• Your instructions
Write out, character for character, the line containing "At what distance can" and all lines after it up to the end of the listing.

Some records
— BEGIN —

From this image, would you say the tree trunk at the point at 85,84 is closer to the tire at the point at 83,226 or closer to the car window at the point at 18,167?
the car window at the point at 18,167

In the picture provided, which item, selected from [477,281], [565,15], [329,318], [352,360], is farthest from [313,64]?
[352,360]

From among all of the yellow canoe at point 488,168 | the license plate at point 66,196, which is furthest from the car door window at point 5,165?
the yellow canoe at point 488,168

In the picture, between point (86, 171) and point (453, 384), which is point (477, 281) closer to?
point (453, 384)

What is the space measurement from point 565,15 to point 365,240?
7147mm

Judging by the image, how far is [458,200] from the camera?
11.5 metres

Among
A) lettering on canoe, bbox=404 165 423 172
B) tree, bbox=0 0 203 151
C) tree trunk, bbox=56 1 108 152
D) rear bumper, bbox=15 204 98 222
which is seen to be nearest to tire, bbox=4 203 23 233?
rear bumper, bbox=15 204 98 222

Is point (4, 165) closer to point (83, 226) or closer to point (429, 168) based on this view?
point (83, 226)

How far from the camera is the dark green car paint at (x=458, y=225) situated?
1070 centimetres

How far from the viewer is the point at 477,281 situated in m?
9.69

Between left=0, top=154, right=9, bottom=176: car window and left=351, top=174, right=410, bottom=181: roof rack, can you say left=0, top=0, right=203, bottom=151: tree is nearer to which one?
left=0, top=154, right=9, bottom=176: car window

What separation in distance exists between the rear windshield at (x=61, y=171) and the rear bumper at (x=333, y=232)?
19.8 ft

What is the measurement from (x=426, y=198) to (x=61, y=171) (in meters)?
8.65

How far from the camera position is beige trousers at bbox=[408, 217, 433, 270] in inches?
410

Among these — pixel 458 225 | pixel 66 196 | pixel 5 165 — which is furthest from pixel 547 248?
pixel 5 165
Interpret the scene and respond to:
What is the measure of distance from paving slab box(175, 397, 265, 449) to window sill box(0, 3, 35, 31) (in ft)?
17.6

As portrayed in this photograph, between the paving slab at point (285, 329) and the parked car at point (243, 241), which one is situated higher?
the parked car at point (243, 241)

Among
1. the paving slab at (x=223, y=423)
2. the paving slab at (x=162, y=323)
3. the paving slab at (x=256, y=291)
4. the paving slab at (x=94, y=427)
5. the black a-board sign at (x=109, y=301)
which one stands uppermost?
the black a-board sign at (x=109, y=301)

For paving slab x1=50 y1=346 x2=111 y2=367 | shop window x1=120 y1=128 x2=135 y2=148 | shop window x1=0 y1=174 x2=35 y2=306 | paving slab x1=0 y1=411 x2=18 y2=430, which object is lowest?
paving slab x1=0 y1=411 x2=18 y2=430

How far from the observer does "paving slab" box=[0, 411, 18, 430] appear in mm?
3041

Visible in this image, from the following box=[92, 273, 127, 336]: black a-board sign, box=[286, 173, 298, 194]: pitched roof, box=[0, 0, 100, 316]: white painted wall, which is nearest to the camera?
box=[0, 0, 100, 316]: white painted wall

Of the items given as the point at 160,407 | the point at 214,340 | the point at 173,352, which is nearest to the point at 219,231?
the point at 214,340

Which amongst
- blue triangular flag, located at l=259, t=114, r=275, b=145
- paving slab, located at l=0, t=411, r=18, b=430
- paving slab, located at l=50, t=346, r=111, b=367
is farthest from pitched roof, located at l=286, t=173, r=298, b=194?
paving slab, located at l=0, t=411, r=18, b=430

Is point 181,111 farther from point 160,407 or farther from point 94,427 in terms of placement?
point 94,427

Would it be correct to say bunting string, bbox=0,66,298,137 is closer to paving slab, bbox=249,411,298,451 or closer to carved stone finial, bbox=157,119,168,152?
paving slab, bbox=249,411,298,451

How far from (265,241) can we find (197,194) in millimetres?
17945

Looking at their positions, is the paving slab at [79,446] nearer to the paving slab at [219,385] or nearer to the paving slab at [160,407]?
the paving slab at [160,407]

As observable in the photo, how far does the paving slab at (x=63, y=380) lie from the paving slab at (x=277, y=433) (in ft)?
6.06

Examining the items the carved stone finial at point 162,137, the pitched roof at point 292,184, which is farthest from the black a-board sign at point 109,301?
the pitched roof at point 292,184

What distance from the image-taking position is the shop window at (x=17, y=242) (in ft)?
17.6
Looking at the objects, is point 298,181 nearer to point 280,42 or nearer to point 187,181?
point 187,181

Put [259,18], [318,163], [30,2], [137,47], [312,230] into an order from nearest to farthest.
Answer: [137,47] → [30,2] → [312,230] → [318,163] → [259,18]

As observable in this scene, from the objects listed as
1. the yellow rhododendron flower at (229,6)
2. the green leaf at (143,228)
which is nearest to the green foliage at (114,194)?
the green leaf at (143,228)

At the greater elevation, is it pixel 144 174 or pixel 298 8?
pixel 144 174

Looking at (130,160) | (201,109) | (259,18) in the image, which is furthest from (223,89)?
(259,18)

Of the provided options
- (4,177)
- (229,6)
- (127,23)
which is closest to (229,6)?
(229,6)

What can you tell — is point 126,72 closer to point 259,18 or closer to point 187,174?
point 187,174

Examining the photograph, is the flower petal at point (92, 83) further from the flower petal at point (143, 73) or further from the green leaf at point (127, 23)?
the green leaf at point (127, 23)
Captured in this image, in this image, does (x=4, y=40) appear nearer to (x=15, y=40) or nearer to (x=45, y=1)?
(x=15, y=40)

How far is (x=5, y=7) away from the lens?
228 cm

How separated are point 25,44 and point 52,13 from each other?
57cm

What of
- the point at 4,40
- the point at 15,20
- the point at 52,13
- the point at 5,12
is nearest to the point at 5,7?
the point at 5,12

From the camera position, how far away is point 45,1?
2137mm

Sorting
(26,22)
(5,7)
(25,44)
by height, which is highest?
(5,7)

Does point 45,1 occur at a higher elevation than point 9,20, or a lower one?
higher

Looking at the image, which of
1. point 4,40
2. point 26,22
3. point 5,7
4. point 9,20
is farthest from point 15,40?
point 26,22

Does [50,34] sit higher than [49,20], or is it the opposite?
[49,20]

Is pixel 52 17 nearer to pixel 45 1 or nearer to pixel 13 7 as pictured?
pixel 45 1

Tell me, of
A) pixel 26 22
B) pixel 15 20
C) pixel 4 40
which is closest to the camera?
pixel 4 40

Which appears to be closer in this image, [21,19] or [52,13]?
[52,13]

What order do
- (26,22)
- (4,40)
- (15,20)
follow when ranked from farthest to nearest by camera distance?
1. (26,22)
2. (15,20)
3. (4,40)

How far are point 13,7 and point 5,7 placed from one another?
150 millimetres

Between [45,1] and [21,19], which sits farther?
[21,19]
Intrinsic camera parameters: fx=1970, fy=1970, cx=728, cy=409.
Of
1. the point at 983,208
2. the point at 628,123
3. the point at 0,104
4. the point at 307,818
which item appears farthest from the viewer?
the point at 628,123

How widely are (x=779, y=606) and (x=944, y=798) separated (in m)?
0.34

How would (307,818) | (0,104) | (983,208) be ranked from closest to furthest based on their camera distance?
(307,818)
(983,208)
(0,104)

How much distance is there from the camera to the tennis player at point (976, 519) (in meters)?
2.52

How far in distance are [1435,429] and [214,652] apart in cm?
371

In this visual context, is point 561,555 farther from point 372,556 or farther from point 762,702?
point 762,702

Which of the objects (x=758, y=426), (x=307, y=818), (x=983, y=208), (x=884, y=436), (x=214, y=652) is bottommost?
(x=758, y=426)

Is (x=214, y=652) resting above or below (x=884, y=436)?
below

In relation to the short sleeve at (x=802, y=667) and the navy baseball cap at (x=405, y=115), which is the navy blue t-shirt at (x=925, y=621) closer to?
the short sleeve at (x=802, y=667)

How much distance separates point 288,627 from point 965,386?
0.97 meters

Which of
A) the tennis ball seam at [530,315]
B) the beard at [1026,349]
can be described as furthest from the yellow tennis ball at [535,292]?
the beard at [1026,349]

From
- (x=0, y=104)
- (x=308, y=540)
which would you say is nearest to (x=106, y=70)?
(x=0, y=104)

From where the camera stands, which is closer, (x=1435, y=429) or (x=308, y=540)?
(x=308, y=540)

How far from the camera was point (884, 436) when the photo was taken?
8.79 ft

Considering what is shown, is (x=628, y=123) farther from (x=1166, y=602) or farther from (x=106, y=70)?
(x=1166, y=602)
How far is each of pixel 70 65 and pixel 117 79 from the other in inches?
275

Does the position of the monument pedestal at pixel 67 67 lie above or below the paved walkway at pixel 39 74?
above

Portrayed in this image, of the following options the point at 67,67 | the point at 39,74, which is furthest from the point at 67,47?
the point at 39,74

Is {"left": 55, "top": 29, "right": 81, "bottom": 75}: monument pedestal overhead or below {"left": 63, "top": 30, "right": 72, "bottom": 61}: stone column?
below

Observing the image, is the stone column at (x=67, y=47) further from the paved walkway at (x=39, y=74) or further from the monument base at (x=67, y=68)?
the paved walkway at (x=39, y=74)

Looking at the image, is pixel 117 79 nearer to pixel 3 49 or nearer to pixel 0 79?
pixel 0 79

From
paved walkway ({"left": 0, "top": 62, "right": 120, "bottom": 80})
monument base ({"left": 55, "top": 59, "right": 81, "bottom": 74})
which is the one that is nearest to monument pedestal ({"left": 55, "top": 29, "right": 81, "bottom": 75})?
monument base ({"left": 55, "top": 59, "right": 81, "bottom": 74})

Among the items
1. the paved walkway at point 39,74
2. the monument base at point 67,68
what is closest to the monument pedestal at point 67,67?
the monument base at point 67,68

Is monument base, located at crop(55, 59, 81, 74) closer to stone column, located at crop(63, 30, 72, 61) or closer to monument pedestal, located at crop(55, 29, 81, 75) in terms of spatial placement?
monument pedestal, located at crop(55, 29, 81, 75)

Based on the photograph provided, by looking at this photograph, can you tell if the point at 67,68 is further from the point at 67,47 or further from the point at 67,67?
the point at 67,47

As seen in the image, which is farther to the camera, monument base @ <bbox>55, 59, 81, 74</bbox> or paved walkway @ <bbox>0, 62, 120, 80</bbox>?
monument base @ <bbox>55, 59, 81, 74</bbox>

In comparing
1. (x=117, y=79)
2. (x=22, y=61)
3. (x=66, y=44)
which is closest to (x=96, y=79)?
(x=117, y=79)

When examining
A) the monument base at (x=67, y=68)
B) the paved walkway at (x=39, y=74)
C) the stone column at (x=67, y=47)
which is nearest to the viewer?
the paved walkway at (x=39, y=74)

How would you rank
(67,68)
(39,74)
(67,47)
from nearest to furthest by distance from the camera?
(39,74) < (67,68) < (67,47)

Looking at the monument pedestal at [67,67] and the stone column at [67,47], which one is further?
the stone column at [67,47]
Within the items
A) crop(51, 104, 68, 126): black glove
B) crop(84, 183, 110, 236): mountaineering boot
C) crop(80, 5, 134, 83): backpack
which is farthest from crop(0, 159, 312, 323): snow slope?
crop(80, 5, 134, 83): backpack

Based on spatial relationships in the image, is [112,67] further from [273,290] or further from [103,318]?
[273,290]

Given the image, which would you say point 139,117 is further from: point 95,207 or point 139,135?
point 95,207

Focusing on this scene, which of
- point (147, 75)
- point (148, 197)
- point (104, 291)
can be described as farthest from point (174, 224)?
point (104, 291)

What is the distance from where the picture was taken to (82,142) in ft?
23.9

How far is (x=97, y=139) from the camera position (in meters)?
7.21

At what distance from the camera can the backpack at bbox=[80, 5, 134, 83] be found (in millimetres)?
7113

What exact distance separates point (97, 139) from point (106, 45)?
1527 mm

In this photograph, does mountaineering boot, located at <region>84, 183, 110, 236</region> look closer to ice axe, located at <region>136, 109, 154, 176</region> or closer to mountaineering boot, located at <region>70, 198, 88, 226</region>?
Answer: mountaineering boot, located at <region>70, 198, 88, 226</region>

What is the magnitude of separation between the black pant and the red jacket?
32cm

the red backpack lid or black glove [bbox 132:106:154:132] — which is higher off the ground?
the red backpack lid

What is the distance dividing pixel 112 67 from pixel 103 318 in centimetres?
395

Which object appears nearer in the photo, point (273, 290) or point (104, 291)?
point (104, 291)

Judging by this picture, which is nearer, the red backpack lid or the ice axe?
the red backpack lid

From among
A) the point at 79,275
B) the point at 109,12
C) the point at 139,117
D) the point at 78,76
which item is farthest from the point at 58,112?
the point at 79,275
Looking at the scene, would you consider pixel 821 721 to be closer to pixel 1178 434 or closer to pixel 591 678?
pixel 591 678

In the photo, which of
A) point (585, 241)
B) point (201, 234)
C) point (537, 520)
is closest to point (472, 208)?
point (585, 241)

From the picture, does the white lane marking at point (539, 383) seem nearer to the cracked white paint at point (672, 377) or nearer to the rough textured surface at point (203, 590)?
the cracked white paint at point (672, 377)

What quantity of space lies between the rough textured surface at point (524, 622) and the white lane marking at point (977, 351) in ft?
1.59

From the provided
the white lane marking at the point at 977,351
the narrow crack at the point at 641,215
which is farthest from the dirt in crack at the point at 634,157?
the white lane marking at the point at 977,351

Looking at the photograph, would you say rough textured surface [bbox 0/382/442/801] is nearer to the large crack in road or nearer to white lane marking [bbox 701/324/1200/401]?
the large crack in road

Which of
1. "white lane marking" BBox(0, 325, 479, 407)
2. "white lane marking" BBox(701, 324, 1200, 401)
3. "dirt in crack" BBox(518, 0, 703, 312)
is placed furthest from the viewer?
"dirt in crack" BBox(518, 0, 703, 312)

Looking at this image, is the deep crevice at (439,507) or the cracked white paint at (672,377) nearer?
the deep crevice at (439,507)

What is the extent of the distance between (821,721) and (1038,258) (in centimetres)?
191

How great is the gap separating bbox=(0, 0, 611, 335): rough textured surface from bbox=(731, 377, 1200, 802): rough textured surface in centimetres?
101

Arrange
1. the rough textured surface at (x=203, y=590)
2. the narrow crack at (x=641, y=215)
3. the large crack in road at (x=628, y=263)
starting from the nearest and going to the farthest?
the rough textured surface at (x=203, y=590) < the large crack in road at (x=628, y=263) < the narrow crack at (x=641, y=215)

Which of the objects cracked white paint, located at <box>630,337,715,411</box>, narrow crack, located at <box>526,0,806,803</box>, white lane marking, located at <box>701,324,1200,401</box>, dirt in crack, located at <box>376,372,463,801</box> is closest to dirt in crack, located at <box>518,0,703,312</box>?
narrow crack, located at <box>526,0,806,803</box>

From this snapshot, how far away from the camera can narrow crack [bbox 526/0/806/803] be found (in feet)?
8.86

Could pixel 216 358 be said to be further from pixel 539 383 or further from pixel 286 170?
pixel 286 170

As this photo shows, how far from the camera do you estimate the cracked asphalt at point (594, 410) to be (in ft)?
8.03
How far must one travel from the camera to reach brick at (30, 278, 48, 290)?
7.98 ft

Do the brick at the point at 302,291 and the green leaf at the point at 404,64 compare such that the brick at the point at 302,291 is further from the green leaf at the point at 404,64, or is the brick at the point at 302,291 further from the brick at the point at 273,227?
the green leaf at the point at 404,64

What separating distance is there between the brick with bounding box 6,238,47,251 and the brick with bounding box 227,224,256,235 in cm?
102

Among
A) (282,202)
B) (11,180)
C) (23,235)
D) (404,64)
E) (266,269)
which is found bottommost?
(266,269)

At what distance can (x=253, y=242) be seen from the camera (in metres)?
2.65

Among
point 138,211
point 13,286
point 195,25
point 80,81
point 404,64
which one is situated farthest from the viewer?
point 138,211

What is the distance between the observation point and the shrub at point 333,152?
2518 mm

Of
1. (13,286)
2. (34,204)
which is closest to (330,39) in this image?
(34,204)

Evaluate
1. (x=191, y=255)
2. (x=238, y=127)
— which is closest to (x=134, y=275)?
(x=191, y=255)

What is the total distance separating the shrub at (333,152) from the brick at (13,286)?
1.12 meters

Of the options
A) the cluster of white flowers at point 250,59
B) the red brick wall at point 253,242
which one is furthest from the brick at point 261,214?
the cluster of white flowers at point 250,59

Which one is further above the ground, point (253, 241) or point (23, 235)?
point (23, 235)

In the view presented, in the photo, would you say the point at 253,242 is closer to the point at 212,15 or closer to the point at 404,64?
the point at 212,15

— END —

• Exercise response
At what distance can (x=253, y=242) be seen from the camera (in metres)?
2.65

Among
point 138,211
point 13,286
point 195,25
point 80,81
point 404,64
which one is situated farthest from the viewer?
point 138,211

What is the distance between the observation point and the shrub at point 333,152?
2518 mm

Of
1. (13,286)
2. (34,204)
which is closest to (330,39) in this image?
(34,204)

Evaluate
1. (x=191, y=255)
2. (x=238, y=127)
— which is closest to (x=134, y=275)?
(x=191, y=255)

What is the total distance separating the shrub at (333,152) from the brick at (13,286)?
1.12 meters

Of the options
A) the cluster of white flowers at point 250,59
B) the red brick wall at point 253,242
which one is furthest from the brick at point 261,214?
the cluster of white flowers at point 250,59

Which one is further above the ground, point (253, 241) or point (23, 235)?
point (23, 235)

In the view presented, in the photo, would you say the point at 253,242 is closer to the point at 212,15 or closer to the point at 404,64?
the point at 212,15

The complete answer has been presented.